**GIVEN INSTRUCTION 1:**
According to the PyDy organization description, what closed source software did Dale Peterson and Jason Moore find frustrating?

··· DOCUMENT PASSAGE ···

Jason K. Moore edited this page Feb 8, 2015 · 1 revision

====Organization ID====

pydy

====Organization Name====

PyDy

====Organization Description====

We are a group of mechanical engineering and physics graduate students who use Python to study the motion of multi-body mechanical systems (planes, trains, musculoskeletal, automobiles, robots, bicycles, etc.). Over the course of the last 4 years we have developed (with the help of 3 GSoC projects) a Python sub-package of the SymPy project, mechanics, which has been used in graduate teaching at UC Davis, heavily used in two PhD theses, and has been written about in a conference paper and a journal paper. We enjoy modeling the physical world around us with the help of a computer and want to leverage open source software development to create the next generation of multi-body dynamics software tools.

The PyDy concept was birthed mostly from frustations that Dale Peterson and Jason Moore had working with antiquated closed source software during the early days of their graduate career. This is unfortunately a very typical issue with enterprise software for engineering. The particular software in question was taught as part of a course which introduces Kane's method for deriving equations of motion. This software, Autolev, is very powerful at symbolic dynamics but lacks important functionality to make it a useful and friendly tool to use in a daily workflow. Jason and Dale dreamed of creating an open source tool that was more extensible, but at the time neither of them had the programming skills to make the dream a reality. Dale contacted the SymPy project and along with some great mentorship from Ondřej Čertík at SymPy and a GSoC grant led the effort to create the software of his dreams. The software has since matured quite well having all of the basic desired features. The project's next steps are to increase the code speed and efficiency and also to develop end user graphical interfaces for model construction.

··· INFORMATION SUPPLIED ···

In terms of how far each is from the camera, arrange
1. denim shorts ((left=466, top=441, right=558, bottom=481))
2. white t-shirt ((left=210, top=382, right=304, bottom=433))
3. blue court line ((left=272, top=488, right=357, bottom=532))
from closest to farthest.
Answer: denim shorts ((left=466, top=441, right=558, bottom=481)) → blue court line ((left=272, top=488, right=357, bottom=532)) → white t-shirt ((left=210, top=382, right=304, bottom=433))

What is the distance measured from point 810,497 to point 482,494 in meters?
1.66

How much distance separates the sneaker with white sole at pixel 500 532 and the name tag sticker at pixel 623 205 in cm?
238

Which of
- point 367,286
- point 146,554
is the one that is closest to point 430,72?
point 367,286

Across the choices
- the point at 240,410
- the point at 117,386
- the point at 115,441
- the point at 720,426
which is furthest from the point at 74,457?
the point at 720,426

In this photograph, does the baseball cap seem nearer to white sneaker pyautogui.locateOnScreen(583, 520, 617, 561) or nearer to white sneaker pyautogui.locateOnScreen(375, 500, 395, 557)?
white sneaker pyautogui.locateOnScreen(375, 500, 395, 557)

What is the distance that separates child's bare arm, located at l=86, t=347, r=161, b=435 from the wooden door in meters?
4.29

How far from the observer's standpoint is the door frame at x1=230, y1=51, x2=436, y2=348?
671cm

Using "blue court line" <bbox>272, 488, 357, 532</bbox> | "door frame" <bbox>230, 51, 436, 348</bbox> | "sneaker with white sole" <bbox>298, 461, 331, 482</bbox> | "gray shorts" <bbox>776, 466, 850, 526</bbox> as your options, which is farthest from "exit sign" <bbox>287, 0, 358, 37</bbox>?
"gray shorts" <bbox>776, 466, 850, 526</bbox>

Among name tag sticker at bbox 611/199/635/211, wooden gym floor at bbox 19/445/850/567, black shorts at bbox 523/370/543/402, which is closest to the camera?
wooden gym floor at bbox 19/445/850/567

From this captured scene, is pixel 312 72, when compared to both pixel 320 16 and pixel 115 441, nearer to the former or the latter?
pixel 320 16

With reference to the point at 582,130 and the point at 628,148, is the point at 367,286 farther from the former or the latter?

···

**GIVEN INSTRUCTION 2:**
Duplicate the rows starting at their first line and stopping after the line that contains "from closest to farthest.", with both of those lines included.

**CORRECT RESULT 1:**
Autolev

**CORRECT RESULT 2:**
In terms of how far each is from the camera, arrange
1. denim shorts ((left=466, top=441, right=558, bottom=481))
2. white t-shirt ((left=210, top=382, right=304, bottom=433))
3. blue court line ((left=272, top=488, right=357, bottom=532))
from closest to farthest.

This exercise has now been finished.